Only a few seconds later, the pictures arrived, surprisingly clear despite being taken with a long lens camera all the way across a busy street. I honed in through the other diners to find Karine and Feliks sitting at a small corner table, deep in conversation, but my eyes didn’t settle on them. Sure enough, that little shit with the big crush on Karine was hovering nearby, laser-focused on my wife.

I had no idea why I was hit with such instant and total fury.
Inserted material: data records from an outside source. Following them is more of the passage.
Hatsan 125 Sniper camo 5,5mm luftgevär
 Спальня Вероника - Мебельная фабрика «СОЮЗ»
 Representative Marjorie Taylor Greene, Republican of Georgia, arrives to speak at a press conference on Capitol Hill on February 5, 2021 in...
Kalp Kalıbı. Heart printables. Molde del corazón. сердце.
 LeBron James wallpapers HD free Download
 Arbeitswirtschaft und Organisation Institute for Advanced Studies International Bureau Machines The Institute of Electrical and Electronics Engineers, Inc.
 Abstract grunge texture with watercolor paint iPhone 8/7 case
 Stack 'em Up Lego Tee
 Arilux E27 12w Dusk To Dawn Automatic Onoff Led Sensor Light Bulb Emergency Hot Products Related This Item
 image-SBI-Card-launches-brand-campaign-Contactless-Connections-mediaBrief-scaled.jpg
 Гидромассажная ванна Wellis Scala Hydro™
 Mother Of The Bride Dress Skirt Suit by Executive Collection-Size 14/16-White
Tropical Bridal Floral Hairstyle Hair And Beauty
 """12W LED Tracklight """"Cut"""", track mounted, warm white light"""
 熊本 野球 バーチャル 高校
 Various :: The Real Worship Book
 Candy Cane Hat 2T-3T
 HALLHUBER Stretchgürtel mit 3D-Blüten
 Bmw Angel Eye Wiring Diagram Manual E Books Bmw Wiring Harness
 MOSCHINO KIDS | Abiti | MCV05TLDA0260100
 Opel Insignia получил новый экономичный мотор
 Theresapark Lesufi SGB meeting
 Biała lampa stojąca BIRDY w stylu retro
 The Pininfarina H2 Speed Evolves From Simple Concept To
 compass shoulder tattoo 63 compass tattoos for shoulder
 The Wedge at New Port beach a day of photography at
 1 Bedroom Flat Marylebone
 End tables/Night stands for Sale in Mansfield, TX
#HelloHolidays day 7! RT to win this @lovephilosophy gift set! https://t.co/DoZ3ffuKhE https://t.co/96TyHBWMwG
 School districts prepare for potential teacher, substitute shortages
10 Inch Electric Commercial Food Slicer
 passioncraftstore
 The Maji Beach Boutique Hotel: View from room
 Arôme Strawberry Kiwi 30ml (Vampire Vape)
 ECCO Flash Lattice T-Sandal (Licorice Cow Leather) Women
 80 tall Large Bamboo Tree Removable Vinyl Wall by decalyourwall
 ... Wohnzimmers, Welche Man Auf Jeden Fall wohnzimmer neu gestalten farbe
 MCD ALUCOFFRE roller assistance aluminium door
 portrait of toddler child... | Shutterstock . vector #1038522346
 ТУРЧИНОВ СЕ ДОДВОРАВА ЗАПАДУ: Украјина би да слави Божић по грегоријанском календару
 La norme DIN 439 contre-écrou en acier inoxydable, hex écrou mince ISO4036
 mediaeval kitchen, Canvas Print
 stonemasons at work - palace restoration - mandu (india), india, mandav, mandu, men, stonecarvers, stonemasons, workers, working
It was surely nothing more than a simple lunch with her father, and Demian was a trusted bodyguard. There was nothing more to it, was there? Hadn’t she shown who she really wanted to be with? There was no way this was jealousy. I gritted out my thanks to Evelina and called Oleg next. Anything to get my mind off the nearly uncontrollable urge to find that twerp and break his neck.

Had they talked? Did he try to touch her? Worse, had she tried to touch him? Next, I began to wonder if it had been her who suggested lunch as a way to get to see him.

“Hello, son,” Oleg said in Russian.

The sound of his voice and hearing him call me helped me calm down somewhat. Not totally, but I was able to remember what I was doing all this for and process the update he gave me.

So far, there hadn’t been any sign of the Drygas moving people from their stronghold in St. Petersburg to Miami but that didn’t mean it wasn’t happening or that the shipment of weapons was canceled.

“I haven’t heard anything new,” I told him. “Laying low like you suggested.”

I didn’t want to tell him it was because I’d spent the last week either in bed with Karine or out doing fun things with her to win her heart. All so I could break it, of course.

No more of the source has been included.